Warum schaffen wir es als Gesellschaft nicht, ohne Angstmotivation dorthin zu kommen, wo es uns vielleicht ohnehin insgesamt besser ginge, nämlich in einer entschleunigten, sozial ausgeglichenen und bescheidenen Gesellschaft? Warum braucht es Viren, die unsere Gesundheit bedrohen, um auf Ambitionen und Güter zu verzichten, die ohnehin nur unsere Gier und Arroganz füttern? 

Wir werden sehen, ob wir aus dieser Krise eine Lektion lernen und unser Leben grundlegend und dauerhaft verändern, oder ob wir sofort zur Tagesordnung der Ressourcenvergeudung und Entsolidarisierung zurückkehren, sobald der Spuk vorbei ist.
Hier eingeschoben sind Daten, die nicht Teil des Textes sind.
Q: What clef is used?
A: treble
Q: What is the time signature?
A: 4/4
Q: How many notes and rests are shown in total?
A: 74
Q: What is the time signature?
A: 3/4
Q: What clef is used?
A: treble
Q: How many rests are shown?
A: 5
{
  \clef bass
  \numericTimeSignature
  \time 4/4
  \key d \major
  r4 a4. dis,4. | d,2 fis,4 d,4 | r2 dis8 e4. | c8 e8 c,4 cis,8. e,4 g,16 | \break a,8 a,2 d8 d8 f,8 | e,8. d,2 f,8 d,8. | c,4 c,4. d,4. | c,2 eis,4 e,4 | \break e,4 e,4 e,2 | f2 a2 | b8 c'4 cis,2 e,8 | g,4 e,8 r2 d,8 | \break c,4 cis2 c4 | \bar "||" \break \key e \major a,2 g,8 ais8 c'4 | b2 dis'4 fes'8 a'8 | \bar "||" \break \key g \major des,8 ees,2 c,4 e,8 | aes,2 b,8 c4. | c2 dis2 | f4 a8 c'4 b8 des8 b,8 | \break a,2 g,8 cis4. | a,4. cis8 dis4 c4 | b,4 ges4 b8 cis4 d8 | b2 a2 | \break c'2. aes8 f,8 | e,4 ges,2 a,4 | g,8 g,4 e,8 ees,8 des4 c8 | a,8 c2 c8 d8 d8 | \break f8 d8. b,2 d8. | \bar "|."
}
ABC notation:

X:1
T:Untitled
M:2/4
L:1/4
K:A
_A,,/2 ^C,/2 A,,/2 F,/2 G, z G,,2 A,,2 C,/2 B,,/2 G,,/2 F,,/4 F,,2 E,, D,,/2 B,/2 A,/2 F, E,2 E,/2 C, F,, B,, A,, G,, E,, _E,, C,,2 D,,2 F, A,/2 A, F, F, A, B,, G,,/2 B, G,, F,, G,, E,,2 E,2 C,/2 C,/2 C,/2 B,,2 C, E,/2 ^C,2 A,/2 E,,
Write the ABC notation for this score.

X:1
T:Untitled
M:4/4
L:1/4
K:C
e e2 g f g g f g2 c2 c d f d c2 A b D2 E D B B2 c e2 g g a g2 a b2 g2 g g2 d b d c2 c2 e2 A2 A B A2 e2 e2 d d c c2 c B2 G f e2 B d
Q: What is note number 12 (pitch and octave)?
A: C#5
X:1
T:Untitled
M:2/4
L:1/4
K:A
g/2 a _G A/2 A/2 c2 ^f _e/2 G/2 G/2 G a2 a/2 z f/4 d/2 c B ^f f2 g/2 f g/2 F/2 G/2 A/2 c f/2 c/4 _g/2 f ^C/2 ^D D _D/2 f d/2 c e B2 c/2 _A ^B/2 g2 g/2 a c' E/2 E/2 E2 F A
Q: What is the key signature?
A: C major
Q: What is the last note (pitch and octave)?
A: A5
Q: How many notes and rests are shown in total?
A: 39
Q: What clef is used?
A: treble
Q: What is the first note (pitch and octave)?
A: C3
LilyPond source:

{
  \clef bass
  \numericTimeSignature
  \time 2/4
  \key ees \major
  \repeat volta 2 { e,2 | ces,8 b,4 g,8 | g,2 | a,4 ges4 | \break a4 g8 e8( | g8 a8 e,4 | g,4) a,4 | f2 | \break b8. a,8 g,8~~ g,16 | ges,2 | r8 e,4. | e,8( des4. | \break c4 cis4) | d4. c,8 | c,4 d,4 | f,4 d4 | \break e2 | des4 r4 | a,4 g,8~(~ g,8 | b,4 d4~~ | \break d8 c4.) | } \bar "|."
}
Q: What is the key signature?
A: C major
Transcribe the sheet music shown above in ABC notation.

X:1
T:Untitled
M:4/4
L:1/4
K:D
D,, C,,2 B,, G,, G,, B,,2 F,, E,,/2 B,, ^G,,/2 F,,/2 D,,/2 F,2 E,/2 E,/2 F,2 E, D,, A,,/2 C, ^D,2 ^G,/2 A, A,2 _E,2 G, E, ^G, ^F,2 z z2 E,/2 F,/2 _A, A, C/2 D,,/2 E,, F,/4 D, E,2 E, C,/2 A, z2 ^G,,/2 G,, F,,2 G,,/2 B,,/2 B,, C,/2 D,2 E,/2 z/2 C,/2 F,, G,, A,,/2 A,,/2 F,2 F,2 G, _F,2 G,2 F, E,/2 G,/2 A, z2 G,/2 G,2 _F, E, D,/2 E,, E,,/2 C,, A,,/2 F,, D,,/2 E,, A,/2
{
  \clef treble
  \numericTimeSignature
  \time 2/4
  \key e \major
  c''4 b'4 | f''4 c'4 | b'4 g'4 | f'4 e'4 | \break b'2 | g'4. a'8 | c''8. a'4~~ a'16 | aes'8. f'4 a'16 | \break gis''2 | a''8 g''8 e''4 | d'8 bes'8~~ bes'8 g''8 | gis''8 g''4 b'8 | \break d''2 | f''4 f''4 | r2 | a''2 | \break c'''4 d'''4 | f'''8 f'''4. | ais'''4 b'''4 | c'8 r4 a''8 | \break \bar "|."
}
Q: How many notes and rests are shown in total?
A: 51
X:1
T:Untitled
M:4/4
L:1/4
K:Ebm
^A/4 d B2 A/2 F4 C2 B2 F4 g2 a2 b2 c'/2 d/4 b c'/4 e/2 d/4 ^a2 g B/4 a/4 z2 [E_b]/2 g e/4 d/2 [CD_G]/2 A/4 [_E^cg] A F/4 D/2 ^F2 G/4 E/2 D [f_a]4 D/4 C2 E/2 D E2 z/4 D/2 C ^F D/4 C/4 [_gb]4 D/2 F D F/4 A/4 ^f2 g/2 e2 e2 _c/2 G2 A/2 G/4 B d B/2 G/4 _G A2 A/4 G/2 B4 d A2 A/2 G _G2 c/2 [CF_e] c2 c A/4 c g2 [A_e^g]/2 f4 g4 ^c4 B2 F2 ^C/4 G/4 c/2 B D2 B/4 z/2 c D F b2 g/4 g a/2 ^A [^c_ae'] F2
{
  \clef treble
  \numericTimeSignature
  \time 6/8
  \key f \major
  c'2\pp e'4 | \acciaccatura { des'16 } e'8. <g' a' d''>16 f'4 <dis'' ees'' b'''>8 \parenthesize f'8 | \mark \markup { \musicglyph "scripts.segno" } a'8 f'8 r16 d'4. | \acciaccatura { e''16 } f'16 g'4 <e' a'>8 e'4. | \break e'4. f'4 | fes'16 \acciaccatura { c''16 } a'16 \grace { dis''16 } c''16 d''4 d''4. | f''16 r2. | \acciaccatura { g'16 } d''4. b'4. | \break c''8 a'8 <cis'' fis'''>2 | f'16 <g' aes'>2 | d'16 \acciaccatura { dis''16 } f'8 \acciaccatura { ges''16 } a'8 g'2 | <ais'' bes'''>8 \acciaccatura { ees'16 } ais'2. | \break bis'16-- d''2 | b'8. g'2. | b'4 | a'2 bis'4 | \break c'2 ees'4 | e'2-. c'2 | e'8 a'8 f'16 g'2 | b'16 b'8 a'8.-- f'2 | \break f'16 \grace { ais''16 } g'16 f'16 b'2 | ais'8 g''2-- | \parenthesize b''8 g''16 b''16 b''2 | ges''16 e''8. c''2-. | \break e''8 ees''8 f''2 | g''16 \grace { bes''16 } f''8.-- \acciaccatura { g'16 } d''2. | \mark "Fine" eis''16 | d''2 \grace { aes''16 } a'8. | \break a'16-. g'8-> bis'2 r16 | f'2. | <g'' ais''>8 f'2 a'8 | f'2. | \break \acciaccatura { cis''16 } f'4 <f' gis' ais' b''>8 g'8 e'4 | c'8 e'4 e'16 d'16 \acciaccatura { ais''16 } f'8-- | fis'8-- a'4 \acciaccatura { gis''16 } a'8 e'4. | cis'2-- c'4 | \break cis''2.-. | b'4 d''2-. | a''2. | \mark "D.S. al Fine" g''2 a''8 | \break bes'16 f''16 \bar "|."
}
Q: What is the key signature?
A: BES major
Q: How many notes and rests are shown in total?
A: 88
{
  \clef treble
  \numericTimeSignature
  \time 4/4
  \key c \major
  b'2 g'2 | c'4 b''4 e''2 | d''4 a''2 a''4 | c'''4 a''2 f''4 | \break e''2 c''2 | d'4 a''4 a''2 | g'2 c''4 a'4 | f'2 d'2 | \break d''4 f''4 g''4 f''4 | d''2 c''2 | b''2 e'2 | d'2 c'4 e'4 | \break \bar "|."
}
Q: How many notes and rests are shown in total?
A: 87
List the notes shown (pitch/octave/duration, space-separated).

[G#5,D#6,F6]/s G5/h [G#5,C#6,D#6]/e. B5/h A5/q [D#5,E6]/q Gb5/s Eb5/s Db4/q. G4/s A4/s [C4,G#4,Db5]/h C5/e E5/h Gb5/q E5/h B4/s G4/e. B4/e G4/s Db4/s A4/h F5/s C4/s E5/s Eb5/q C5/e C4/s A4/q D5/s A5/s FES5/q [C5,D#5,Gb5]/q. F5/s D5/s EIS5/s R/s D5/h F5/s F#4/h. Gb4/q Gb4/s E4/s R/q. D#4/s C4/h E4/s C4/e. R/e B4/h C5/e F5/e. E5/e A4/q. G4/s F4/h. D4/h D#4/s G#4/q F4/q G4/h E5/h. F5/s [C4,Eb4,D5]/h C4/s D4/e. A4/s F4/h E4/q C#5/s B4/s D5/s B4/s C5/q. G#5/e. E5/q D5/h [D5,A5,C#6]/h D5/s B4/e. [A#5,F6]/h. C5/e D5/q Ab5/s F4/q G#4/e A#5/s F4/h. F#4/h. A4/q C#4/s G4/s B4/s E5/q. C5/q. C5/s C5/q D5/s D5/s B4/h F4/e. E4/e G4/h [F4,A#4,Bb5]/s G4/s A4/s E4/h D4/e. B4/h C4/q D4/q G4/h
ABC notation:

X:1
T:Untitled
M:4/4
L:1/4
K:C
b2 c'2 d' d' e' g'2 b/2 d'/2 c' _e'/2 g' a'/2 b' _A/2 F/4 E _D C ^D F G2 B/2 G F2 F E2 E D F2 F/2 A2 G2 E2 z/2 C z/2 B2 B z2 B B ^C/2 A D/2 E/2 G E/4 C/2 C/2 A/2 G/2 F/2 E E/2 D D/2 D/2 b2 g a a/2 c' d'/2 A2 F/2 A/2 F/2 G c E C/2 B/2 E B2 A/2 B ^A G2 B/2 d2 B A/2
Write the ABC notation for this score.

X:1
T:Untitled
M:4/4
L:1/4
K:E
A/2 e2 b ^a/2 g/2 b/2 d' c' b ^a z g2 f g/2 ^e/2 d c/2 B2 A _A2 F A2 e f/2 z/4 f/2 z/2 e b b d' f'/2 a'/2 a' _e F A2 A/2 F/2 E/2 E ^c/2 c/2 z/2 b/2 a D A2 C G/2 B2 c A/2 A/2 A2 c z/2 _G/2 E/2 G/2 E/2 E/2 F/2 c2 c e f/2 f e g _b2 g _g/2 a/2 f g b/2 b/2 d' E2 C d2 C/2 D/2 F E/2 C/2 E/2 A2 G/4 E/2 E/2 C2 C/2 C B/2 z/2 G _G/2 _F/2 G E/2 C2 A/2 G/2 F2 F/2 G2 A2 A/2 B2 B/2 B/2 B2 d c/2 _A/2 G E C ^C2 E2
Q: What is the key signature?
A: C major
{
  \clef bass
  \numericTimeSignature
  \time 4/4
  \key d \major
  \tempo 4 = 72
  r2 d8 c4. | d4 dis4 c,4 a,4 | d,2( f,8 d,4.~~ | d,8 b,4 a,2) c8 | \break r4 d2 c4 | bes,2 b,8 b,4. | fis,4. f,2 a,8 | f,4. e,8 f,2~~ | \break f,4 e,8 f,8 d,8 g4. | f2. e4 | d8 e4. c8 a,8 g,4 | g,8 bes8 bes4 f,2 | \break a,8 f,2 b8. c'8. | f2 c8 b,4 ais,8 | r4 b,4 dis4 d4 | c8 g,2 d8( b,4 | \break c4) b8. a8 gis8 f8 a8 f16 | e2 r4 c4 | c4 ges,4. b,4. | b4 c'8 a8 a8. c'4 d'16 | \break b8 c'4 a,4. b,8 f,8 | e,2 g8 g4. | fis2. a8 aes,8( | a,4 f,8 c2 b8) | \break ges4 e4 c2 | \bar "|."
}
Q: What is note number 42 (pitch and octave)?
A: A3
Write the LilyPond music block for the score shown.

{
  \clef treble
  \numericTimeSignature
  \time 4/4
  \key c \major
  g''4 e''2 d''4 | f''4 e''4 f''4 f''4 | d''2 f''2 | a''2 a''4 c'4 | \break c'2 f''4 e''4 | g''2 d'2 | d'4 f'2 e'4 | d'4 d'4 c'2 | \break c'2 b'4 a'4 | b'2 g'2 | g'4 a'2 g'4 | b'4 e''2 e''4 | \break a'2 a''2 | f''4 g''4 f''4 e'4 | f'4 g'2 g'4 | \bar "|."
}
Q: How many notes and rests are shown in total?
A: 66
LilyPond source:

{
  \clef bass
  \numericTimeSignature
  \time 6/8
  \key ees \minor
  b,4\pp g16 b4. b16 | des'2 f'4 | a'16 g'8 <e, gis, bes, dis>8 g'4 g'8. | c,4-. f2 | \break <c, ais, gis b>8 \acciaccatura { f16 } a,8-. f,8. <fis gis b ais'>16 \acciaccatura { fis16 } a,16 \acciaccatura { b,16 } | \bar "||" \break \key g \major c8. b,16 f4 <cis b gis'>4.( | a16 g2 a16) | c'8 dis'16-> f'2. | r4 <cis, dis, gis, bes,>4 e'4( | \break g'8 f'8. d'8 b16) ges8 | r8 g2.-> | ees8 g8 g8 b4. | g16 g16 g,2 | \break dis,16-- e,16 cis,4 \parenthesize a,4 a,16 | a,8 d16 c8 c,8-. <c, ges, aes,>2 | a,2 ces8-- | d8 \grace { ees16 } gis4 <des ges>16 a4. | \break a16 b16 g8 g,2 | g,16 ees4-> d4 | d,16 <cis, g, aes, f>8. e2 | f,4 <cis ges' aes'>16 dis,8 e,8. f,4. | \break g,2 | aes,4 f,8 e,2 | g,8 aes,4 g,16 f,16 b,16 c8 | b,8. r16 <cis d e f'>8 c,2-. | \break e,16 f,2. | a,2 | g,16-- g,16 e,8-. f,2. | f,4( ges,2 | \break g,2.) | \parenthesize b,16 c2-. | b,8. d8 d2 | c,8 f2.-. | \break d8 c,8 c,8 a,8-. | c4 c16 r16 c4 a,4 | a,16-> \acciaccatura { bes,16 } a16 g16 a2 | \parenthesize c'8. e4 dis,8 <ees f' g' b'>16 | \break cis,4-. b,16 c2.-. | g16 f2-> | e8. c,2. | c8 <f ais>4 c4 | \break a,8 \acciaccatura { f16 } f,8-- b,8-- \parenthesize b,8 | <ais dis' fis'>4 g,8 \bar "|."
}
Die Chance zur Umkehr und Neuausrichtung haben wir allemal.

Zum Weiterlesen:
Raus aus der Gehirnwäsche  
Eine Krise des Neoliberalismus

2 Kommentare:

  1. und wir haben - wie immer - die Wahl!
    Angst kennen wir zur genüge, dieses Neue ohne Angst mal einfach 'entstehen' zu lassen, ist eine Aufforderung.
    Um mit Immanuel Kant zu sprechen: Ich kann, weil ich will, was ich muss!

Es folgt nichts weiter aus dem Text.